We’re tooling around the new setup and see that additional channels are available for a nominal fee. One of them, Moonlight Movies, bills itself as offering classic films from the 1930s through the ‘70s.

It’s actually the noir channel, including several hard-to-find and unavailable on video titles. We christened the Roku with a double-bill featuring an unintentional theme: mental derangement and characters named Vince.

First up, 1949’s The Crooked Way. Eddie Rice (John Payne) is a decorated WWII veteran with amnesia thanks to a chunk of shrapnel lodged in his brain. He heads back to Los Angeles to learn about his past only to discover he was both a crook and a bastard.

The Crooked Way is conveniently plotted; Eddie starts running into people who know him the second he steps off the train at Union Station. And the villainous Vince is played by Sonny Tufts, living up to his billing as a lousy actor. But Payne as always is terrific, disappointed in the man he can’t remember being. And cinematographer John Alton does some of his most extraordinary work, shooting one scene in stark silhouette and later offering an astonishing close-up in which Payne’s face is completely obscured, his character’s character unknown to the audience as well as himself.

Next, Fear in the Night (1947), a low-budget Cornell Woolrich adaptation made with ingenuity. DeForest “Bones” Kelley has a vivid nightmare about killing a man – and then finds hints that perhaps it wasn’t a dream. Like Kelley’s Vince, I couldn’t shake the unnerving sense that I’d experienced all this before. I soon figured out why: writer/director Maxwell Shane remade the movie nine years later, and that one I’d seen.

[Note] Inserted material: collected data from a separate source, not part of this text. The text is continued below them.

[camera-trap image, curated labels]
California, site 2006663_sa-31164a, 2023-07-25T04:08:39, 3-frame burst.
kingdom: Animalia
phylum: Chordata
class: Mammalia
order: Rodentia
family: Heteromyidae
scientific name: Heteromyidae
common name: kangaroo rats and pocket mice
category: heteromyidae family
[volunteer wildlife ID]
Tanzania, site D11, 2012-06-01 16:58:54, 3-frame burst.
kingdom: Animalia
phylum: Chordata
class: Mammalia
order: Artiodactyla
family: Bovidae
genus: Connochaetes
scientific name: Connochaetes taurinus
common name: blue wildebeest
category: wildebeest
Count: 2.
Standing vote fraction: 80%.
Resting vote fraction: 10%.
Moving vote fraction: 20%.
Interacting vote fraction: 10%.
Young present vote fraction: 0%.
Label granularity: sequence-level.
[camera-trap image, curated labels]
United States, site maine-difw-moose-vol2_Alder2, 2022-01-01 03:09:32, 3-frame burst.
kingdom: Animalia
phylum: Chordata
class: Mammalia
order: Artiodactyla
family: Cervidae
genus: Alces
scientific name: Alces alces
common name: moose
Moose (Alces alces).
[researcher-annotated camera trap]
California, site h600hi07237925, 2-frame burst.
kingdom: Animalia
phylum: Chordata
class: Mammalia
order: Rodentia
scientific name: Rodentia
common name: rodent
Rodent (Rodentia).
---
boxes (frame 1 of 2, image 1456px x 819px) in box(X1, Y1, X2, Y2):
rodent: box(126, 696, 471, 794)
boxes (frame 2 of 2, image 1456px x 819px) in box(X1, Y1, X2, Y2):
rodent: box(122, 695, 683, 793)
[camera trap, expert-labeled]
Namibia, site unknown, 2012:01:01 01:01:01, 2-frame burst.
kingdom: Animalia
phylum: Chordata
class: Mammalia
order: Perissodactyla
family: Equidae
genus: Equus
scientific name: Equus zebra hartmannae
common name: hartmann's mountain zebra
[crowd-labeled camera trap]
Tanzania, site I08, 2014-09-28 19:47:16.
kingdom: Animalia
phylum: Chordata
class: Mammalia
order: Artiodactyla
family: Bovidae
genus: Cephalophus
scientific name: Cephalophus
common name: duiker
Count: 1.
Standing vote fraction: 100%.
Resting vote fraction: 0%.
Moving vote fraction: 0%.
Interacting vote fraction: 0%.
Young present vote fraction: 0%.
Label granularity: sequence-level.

Also available via Roku is an MLB.TV package that puts the coverage I get from my cable company to shame. I’d have made the switch already, but I do have to work sometime. Speaking of baseball ...

Baseball: Let’s Play Two and Then Some

Yesterday’s epic Mets/Cardinals tilt was not televised in Seattle. I ended up blowing off plans to see a movie and instead sat in my favorite bar tracking the (in)action on my phone. The battery almost died before the game finally ended after twenty innings – eighteen of them scoreless – and nearly seven hours with a 2-1 Mets victory.

It was a strange way to follow a game, both old-fashioned and modern, like receiving a telegram on an iPad. Without the commentary, some nuances took a moment to register. “Wait, Felipe López is now on the mound for St. Louis? Isn’t he a shortstop? And he’s pitching to the reliever who gave up the grand slam to him on Friday night? Who the hell is Joe Mather?” The Mets couldn’t score runs off the Cardinals position players sent to the hill while their All-Star closer failed to nail down the save. But an ugly win is still a win. At the very least there’s something to put on the team’s 2010 highlight DVD.

Meaningless Milestone: Blog Out the Candles

Six years? I’ve been blogging for six years?!?